The film's soundtrack (but not the soundtrack album) includes the song "Repave America" written and performed by Tim Robbins, credited as "Bob Roberts" four years before that movie was released. "Repave America" also appears on the Bob Roberts soundtrack with the lyrics slightly altered to become "Retake America".

| No. | Title | Artist | Length |
|---|---|---|---|
| 1. | "Ordinary Man" | Swanky Modes (Sam Moore and Junior Walker) | 2:53 |
| 2. | "Roscoe's Rap" | King Cotton | 4:26 |
| 3. | "Surfer's Love Chant" | Bo Diddley | 4:56 |
| 4. | "You Hooked Me Baby" | Swanky Modes | 3:32 |
| 5. | "Betcher Bottom Dollar" | Swanky Modes | 2:20 |
| 6. | "Baby Doll (Sung in Swedish)" | Devo | 3:36 |
| 7. | "Slow Bus A-Movin' (Howard's Beach Party)" | Fishbone ("Ranchbone") | 2:39 |
| 8. | "Audience for My Pain" | Swanky Modes | 4:22 |
| 9. | "Language of Love" | Swanky Modes | 3:00 |
| 10. | "Ordinary Man (Can't Keep a Good Man Down Mix)" | Swanky Modes | 4:19 |

==Reception==

===Critical response===
Roger Ebert of The Chicago Sun Times wrote: "The formula is ageless. We start with a couple of guys who were buddies in the old neighborhood. They want to make it in show business."

Chris Willman of the Los Angeles Times wrote: "It’s to the credit of Fishman and producer/co-writer Peter McCarthy that they keep terminal wiseacres Ivan and Josh as likable as they are profane. (The movie’s R rating was earned.) In a banal way, fast-talking impresario Cusack and the more disheveled Robbins neatly symbolize the symbiotic relationship of commerce and art. But more importantly, they’re credible as white baby-boomers who had their middle-class destinies completely usurped during their Wonder years by the divine appearance of black acts like the Swanky Modes. Tapeheads has almost as much soul as it does good, cheap laughs."

Janet Maslin of The New York Times wrote: "Tapeheads sees the world of commercial video production as a new frontier, a wild and woolly place where rules don't exist yet and the pioneering spirit still prevails. It's a funny idea, one that might have been more so if the film had worked solely in that satirical vein. As it is, Tapeheads tacks on various cliched elements of intrigue - there's a blackmail plot against a political candidate - that dilute its humor. It works best when it's simply sending up the tricks of the video trade."
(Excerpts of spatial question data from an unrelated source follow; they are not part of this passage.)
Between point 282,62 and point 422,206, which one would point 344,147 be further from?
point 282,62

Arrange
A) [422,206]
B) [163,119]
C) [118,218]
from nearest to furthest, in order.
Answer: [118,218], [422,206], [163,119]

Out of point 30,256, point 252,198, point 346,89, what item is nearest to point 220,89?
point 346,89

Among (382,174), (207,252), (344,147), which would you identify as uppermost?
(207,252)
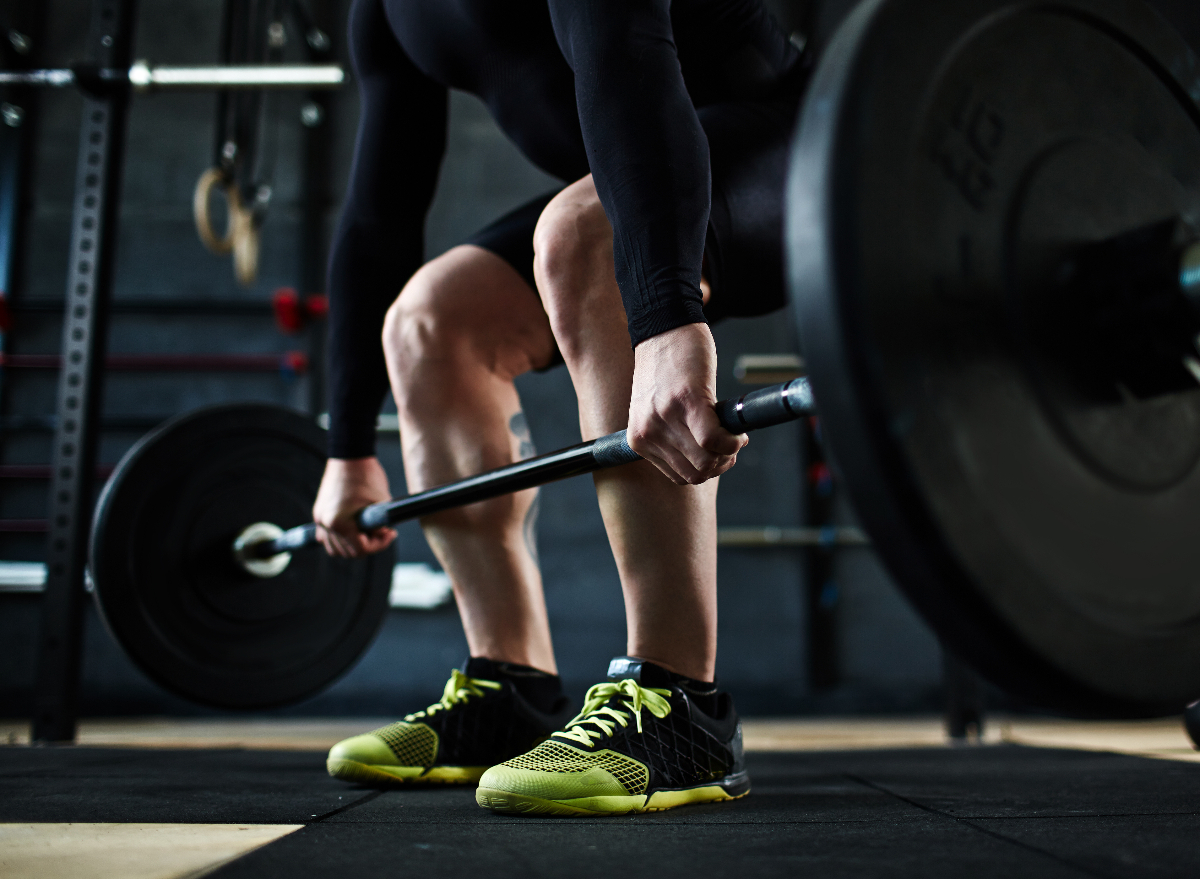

Jim Knipfel of Den of Geek wrote: "Cult movies have been with us for a very long time. As a cultural phenomenon, they really began to emerge on college campuses in the mid-’60s. Difference back then was, those films which earned themselves a small but rabid following weren’t intended to be weird or quirky in any way. Most of them had been released initially with a solidly mainstream audience in mind."